Third, the catalog’s disease resistance ratings reflect current knowledge, which is itself a moving target. Rust pathogen populations evolve, and resistance that is effective today may break down in the future. The catalog periodically updates resistance ratings as new information emerges, but farmers should not treat a “resistant” rating as a permanent guarantee.
Finally, the catalog cannot replace local expertise. Agronomy is inherently local, and the best planting decisions integrate catalog-level information with farm-specific knowledge about soil, microclimate, labor availability, market relationships, and financial constraints. The catalog is a starting point for informed decision-making, not a substitute for it.
Why It Matters
The Variety Catalog matters because planting decisions are among the most consequential and irreversible choices a coffee farmer makes.
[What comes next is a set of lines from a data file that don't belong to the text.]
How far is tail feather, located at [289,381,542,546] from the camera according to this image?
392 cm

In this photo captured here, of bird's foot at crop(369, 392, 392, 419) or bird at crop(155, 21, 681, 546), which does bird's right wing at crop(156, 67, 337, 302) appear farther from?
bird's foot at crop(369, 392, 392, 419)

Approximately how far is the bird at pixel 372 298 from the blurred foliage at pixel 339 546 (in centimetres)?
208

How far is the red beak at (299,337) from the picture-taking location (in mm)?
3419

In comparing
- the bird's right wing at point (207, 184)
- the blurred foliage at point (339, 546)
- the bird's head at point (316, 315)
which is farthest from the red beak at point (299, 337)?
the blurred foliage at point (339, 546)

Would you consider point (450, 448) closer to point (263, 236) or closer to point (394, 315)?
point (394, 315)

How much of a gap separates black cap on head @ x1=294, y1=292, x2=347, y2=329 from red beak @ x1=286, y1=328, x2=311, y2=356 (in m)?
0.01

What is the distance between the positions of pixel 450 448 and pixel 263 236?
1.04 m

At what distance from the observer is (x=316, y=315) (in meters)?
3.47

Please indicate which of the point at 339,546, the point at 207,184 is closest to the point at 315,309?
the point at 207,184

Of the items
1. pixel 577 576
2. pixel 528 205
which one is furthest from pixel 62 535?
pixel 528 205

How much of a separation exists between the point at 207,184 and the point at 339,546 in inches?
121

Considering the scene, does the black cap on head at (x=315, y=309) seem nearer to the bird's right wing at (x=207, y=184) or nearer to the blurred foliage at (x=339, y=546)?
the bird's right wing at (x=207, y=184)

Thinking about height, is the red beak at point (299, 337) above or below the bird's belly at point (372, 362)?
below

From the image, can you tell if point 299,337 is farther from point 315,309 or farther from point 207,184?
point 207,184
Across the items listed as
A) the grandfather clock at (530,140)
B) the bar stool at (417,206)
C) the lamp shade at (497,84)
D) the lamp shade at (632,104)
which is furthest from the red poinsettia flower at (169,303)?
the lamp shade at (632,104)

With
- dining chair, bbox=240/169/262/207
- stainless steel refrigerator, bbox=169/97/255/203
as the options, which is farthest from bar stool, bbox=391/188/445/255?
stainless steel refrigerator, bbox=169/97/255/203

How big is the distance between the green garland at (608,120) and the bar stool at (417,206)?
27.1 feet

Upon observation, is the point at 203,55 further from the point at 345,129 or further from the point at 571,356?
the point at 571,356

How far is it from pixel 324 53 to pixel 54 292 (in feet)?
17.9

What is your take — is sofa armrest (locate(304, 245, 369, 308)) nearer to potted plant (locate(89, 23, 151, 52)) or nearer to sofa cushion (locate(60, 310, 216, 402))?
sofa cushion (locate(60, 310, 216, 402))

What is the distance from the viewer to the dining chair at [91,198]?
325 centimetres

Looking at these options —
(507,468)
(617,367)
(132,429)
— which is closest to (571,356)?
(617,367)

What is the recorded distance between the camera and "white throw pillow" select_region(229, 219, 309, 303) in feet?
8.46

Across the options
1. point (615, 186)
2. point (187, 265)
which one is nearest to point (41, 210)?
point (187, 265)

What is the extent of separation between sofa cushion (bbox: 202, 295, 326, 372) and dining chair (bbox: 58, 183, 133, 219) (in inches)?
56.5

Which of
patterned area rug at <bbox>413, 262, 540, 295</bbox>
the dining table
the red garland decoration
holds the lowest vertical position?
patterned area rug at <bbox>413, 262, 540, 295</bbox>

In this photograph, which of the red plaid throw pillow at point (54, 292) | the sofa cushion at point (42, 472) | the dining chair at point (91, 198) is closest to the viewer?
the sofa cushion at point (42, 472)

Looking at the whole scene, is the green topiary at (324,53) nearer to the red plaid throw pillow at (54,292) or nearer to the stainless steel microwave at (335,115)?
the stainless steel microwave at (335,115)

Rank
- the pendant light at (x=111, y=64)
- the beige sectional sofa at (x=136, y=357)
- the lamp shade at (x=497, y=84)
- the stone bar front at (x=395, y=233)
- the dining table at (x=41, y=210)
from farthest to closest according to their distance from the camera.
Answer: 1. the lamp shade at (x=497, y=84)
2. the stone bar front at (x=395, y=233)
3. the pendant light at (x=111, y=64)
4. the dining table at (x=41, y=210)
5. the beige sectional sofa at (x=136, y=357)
A new coffee planting takes three to five years to reach full production, and the trees will remain in the ground for 20 to 30 years. Choosing the wrong variety — one that is susceptible to a disease now endemic in the region, or one that cannot produce the quality needed to access premium markets — can lock a farmer into decades of suboptimal returns.
By making variety information accessible, standardized, and evidence-based, the catalog empowers farmers to make these decisions with better data. It does not eliminate risk — no resource can do that in agriculture — but it shifts the decision from guesswork and tradition toward informed analysis. In an industry where the majority of producers are smallholders with limited access to extension services and research publications, that shift can be transformative.
The catalog is freely available online and has been translated into multiple languages. For anyone involved in coffee production, purchasing, roasting, or education, it is the single most important reference document in the cultivar space.